### EXERCISE SET
- A) Answer these questions from the post about serial console redirect:
(i) For how many years had the poster been using lilo on the server?
(ii) What kind of host is the headless box a guest of?
(iii) What value does the configuration give to GRUB_TERMINAL?
- B) Gather every line of the records that contains the string "list".

### TEXT SHOWN
>> start
2010-02-04 Thread Matt Zagrabelny
On Thu, 2010-02-04 at 15:14 -0500, Tom H wrote:
> > So after 12+ years of using lilo on my server, I've decided that it might 
> > be time to upgrade my boot loader.  With lilo I'm using the standard serial 
> > redirect since I'm running a headless box (more specifically it's a guest 
> > of a VirtualBox host).
> 
> > With Grub2, I've been able to get the standard serial redirect working with 
> > the following in my /etc/default/grub:
> 
> > GRUB_CMDLINE_LINUX="console=tty0 console=ttyS0,9600"
> > GRUB_TERMINAL=serial
> > GRUB_SERIAL_COMMAND="serial --unit=0 --speed=9600 --word=8 --parity=no 
> > --stop=1"
> 
> > This works fine once the kernel is booted (it redirects output to my serial 
> > port).  I am not able to see the boot menu with this new configuration 
> > however - it appears on the "video" portion of the screen, and I'm able to 
> > select a kernel that way, but the serial ouput gets nothing.  With Grub v.1 
> > on other machines with serial redirect, I've been able to get the menu.  Is 
> > there some option that I'm missing?
>> end
### INPUT RECORDS
>> start
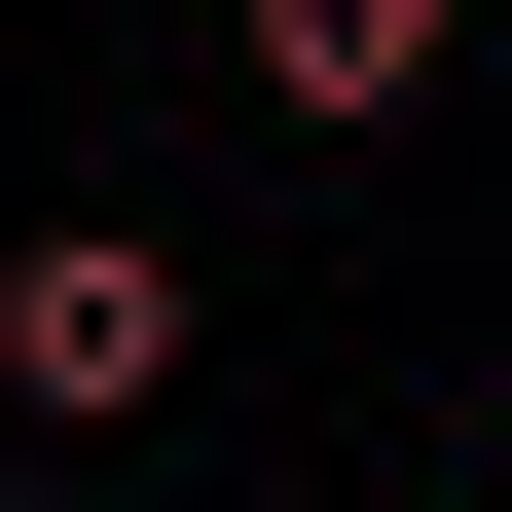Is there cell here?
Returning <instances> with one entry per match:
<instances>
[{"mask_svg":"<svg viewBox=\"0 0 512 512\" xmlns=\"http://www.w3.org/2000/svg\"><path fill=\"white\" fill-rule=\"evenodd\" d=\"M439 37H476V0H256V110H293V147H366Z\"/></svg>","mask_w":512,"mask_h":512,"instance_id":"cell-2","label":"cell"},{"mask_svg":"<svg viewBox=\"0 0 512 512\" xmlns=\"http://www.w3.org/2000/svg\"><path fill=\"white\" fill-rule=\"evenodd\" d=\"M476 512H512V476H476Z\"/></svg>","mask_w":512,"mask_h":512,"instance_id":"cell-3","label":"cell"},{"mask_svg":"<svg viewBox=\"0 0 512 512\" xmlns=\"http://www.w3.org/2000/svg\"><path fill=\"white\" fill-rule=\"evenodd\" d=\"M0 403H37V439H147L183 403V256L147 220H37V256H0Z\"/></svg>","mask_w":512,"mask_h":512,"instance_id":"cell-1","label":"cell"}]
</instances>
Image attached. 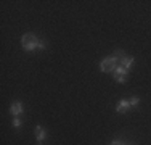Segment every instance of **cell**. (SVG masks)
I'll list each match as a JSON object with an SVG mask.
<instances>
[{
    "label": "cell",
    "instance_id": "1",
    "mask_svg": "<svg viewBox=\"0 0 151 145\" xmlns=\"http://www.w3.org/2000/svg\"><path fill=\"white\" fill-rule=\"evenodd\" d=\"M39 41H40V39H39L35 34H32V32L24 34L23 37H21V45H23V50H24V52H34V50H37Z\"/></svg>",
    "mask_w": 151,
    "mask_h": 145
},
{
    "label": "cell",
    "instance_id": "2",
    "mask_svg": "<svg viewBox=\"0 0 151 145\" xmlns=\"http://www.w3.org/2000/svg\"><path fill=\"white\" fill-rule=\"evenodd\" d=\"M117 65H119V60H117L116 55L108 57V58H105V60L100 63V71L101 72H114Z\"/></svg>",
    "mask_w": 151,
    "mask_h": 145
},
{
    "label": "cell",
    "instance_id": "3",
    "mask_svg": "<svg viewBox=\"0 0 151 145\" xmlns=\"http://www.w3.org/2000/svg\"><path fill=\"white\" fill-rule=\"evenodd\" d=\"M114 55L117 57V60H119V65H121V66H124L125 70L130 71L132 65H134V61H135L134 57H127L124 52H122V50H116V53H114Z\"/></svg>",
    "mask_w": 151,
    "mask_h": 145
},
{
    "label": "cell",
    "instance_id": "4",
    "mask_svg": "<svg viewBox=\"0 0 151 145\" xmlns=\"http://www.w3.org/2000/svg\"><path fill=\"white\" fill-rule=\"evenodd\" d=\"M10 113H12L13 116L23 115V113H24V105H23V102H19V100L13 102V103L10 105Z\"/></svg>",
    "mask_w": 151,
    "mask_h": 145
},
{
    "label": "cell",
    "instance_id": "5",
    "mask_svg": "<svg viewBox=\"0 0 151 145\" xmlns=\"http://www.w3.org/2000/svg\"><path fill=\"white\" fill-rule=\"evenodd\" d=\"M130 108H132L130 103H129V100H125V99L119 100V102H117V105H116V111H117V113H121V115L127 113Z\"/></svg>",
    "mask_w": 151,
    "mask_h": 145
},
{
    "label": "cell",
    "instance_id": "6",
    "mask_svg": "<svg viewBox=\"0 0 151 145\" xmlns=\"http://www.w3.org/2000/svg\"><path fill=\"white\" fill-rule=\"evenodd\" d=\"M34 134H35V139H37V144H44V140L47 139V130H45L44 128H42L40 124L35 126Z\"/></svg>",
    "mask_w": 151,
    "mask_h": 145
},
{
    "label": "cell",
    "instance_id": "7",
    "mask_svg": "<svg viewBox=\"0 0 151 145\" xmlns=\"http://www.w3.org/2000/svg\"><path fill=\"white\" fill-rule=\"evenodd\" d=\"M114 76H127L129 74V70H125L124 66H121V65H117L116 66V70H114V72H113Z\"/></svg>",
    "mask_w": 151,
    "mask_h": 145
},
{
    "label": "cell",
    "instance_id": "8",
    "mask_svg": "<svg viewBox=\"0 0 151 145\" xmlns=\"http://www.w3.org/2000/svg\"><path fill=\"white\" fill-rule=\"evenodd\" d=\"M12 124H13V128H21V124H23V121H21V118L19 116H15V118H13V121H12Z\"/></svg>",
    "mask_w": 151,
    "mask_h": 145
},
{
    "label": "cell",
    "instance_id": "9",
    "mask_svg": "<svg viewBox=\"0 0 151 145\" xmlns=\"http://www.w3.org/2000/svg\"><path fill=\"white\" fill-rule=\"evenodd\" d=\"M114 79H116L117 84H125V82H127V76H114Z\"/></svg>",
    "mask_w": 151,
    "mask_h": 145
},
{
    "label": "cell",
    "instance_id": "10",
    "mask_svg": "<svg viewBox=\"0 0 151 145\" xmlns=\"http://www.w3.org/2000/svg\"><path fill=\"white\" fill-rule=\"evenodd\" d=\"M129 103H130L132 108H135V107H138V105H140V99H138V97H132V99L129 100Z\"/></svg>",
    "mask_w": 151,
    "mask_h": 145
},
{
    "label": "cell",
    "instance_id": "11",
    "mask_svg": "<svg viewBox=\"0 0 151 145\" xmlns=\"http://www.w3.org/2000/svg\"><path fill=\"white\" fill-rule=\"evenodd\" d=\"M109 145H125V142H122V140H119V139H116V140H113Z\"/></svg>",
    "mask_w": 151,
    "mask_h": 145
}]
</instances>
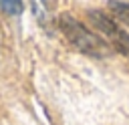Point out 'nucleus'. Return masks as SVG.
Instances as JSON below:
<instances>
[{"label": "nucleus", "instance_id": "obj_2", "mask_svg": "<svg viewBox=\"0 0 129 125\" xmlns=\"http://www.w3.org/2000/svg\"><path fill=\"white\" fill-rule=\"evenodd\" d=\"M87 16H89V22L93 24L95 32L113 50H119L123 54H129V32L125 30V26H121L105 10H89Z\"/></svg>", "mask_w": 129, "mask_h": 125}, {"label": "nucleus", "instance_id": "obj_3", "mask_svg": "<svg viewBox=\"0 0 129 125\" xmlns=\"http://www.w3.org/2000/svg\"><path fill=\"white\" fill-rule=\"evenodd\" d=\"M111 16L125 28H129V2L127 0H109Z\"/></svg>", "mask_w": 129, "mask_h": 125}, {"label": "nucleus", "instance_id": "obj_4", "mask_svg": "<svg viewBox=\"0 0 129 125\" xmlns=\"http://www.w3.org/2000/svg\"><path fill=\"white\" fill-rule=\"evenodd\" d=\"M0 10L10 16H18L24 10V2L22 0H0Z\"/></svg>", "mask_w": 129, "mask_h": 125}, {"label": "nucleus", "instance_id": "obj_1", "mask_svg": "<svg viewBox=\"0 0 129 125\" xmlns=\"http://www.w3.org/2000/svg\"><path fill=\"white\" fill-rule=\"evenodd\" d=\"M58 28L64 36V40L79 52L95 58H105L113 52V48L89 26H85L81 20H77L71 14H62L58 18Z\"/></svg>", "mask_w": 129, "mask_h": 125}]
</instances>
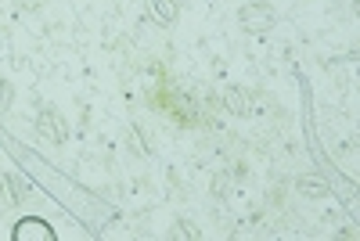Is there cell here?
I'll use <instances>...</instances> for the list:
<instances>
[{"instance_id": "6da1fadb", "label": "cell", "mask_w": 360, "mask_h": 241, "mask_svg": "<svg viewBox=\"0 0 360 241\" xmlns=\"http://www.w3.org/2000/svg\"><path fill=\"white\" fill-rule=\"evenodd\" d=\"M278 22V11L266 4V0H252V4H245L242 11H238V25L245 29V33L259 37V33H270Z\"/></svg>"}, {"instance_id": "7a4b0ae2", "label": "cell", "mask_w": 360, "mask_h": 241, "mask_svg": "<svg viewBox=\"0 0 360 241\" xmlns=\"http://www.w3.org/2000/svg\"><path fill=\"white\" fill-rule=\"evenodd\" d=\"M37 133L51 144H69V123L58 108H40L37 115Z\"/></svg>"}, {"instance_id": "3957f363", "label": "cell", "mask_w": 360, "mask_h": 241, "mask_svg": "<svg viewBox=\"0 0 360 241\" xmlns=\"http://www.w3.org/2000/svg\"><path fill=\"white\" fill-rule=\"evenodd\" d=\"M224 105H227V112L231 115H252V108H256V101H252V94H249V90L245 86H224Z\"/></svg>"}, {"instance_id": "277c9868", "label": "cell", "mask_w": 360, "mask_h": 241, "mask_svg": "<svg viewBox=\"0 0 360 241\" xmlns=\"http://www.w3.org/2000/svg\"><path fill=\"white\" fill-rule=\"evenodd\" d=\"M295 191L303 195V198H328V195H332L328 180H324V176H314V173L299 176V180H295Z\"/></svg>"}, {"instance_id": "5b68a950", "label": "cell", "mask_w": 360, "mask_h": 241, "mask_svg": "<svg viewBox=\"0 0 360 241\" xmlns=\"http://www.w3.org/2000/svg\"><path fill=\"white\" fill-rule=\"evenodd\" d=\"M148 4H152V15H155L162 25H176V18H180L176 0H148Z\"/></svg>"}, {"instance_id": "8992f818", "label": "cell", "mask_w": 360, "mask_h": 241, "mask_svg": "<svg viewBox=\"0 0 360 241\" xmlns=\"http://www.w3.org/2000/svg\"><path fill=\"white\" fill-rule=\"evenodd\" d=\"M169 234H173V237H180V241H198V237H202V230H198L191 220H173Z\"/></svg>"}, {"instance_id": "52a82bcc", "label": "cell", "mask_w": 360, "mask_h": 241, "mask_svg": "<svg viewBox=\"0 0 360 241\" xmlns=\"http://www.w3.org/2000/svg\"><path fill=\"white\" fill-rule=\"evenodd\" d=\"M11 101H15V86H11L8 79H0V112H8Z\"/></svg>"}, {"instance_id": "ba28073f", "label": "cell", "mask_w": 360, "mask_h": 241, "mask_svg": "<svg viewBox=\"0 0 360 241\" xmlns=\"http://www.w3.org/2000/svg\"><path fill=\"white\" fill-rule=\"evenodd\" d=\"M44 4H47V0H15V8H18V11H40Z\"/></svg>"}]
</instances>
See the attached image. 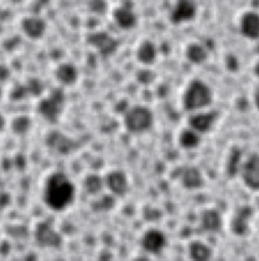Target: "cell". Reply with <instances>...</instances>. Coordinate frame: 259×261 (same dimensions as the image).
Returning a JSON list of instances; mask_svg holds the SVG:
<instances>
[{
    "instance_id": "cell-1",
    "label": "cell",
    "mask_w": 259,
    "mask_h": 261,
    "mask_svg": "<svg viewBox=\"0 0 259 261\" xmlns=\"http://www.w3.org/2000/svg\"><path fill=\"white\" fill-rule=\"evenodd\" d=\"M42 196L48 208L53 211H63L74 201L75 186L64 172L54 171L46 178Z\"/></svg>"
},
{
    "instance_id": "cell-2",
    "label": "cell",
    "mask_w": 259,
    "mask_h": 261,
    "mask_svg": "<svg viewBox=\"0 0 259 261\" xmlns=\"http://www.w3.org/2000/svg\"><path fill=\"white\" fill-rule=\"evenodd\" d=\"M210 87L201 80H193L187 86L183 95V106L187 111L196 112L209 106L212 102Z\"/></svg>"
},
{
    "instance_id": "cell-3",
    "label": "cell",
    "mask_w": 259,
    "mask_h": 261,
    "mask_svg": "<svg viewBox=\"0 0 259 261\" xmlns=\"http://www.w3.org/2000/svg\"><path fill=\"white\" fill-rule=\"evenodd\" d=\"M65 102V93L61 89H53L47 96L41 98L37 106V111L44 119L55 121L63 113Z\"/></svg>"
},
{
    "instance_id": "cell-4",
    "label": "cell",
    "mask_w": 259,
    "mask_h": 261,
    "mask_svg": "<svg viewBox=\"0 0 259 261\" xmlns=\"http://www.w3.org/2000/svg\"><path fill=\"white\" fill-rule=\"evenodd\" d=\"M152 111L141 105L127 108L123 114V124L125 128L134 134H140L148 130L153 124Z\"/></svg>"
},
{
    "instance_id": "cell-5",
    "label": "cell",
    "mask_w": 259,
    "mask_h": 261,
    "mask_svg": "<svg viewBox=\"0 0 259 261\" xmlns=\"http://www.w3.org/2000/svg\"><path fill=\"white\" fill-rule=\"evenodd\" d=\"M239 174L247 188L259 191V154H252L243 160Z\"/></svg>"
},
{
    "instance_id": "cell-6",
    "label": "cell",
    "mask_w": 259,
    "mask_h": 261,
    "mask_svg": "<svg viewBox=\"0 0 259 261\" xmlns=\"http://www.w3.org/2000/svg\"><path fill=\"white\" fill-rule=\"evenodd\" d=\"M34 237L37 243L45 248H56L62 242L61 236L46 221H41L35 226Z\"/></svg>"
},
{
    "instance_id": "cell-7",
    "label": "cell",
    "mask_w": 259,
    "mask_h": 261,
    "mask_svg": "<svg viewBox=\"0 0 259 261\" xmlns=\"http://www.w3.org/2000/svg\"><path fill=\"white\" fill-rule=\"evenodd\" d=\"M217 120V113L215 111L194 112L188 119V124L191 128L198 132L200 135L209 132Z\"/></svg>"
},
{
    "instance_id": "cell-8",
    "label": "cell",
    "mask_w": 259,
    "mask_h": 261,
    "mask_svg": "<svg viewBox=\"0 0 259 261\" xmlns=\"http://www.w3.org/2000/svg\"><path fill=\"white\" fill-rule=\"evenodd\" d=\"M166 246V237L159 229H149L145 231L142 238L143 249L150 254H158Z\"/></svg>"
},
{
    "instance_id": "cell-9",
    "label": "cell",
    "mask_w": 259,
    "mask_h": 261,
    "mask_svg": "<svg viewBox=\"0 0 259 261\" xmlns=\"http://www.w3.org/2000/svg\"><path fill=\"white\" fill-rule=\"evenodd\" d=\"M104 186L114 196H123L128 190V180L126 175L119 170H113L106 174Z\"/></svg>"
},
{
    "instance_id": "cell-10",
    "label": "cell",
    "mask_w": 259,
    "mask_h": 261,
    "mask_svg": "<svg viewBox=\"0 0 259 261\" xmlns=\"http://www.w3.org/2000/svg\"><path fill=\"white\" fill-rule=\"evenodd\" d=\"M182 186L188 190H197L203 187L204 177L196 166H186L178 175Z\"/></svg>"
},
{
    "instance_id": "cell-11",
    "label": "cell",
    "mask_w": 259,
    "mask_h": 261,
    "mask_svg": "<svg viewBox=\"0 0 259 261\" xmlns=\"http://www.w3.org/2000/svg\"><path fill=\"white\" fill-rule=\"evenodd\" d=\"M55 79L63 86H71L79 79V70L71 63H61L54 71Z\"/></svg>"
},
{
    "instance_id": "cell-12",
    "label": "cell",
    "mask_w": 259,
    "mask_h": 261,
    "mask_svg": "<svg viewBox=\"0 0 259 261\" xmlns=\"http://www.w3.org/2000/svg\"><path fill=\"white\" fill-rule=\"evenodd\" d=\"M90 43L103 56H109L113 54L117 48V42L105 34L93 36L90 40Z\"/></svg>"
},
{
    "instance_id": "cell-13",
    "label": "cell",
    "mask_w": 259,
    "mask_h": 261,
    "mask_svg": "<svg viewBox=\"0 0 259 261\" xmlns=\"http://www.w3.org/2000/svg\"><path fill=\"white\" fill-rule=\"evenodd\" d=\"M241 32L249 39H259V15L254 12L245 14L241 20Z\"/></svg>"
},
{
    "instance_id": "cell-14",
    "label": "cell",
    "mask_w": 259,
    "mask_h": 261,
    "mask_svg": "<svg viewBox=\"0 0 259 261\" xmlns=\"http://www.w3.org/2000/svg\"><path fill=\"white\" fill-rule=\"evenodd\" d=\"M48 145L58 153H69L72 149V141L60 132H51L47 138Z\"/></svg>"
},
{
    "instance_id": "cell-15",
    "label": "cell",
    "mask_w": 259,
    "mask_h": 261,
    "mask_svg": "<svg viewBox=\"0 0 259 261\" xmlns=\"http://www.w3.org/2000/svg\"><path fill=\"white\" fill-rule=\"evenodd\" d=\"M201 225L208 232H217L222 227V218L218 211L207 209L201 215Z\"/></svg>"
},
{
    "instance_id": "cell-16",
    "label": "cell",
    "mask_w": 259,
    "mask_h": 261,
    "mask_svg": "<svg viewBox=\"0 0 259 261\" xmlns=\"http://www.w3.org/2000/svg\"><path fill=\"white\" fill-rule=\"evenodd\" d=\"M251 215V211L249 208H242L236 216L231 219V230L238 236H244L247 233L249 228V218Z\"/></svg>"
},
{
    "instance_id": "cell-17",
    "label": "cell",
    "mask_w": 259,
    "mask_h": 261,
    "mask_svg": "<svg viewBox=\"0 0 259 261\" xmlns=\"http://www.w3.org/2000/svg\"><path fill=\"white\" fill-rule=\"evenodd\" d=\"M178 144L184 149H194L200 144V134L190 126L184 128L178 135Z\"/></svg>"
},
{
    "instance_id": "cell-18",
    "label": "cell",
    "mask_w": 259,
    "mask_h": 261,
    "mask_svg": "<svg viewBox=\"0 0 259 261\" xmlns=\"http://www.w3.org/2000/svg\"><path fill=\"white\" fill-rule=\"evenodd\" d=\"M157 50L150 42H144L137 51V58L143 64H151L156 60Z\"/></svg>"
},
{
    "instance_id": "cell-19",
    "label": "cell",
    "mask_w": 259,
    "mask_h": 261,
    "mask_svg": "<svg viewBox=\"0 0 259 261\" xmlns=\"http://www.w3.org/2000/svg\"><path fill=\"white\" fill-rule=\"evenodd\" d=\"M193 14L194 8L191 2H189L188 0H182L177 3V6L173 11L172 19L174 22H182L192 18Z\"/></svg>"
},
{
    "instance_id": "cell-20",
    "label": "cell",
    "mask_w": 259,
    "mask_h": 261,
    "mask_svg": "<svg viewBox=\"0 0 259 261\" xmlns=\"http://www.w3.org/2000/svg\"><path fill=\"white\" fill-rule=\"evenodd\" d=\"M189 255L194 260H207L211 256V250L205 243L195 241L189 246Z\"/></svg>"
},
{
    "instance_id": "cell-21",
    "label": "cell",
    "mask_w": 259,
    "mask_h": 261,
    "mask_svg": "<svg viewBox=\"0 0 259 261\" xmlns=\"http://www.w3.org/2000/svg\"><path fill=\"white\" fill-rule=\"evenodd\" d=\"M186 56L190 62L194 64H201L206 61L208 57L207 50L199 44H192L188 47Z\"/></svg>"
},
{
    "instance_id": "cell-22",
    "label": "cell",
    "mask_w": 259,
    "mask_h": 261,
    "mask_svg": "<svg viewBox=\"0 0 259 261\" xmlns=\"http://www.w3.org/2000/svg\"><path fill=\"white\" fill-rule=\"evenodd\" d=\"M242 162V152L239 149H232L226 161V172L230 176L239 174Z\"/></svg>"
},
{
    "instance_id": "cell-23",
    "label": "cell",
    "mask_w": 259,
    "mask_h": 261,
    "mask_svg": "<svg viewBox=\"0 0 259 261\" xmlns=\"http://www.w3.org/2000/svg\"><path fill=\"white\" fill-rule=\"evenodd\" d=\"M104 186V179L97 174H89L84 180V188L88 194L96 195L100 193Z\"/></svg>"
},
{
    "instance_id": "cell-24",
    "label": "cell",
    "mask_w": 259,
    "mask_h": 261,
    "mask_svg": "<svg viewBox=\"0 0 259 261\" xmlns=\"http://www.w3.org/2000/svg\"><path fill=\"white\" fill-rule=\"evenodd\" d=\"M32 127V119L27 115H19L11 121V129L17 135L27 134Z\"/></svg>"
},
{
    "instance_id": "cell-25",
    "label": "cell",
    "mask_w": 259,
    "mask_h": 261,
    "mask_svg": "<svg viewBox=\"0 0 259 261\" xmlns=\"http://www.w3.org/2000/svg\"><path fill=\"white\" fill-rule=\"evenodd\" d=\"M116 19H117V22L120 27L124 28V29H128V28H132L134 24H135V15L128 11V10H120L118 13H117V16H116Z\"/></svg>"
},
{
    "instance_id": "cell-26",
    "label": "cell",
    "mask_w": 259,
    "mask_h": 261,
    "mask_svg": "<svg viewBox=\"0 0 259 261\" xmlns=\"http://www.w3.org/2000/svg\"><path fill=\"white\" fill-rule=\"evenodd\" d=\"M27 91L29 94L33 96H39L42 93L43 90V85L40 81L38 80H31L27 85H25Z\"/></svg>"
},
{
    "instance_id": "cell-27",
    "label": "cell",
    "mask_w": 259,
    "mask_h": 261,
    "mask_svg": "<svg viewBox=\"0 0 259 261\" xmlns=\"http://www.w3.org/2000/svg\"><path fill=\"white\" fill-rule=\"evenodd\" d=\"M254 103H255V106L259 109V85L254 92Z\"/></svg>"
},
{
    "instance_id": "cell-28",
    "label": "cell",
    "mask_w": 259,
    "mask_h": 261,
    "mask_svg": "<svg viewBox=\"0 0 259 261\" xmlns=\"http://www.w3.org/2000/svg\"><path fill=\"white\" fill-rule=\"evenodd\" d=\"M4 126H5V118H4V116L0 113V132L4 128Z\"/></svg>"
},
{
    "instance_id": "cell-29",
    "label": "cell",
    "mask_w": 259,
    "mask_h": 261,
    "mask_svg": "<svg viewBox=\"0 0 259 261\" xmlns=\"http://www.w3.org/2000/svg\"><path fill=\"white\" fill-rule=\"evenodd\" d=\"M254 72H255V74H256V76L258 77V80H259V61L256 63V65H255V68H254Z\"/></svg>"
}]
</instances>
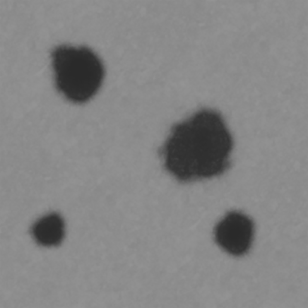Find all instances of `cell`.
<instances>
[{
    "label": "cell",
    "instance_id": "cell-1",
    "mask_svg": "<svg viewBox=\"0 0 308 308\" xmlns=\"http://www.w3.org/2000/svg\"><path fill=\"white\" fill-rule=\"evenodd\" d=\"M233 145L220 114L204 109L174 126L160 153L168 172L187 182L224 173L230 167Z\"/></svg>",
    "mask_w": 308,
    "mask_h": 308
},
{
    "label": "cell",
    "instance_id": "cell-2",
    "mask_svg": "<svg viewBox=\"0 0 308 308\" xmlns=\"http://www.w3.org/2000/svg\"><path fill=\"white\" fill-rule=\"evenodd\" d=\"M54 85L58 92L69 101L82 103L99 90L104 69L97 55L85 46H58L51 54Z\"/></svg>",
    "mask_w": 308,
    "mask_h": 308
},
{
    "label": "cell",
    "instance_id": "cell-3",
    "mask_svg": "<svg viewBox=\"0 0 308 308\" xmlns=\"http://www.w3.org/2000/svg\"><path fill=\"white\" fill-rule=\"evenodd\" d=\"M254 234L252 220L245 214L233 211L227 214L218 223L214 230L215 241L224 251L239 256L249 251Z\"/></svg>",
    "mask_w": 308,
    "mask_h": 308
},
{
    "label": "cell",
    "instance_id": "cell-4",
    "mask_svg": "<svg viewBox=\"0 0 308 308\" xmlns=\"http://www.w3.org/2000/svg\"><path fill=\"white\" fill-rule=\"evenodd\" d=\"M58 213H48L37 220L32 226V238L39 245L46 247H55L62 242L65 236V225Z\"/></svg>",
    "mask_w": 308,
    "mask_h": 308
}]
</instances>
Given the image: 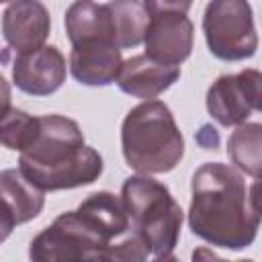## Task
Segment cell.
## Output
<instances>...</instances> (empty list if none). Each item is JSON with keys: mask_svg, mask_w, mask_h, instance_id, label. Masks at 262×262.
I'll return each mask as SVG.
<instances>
>> end
### RESULTS IN ORDER
- A)
(i) 12+ years
(ii) A VirtualBox host
(iii) serial

- B)
I'll list each match as a JSON object with an SVG mask.
I'll use <instances>...</instances> for the list:
Returning a JSON list of instances; mask_svg holds the SVG:
<instances>...</instances> (empty list if none). Each item is JSON with keys: mask_svg, mask_w, mask_h, instance_id, label. Masks at 262×262.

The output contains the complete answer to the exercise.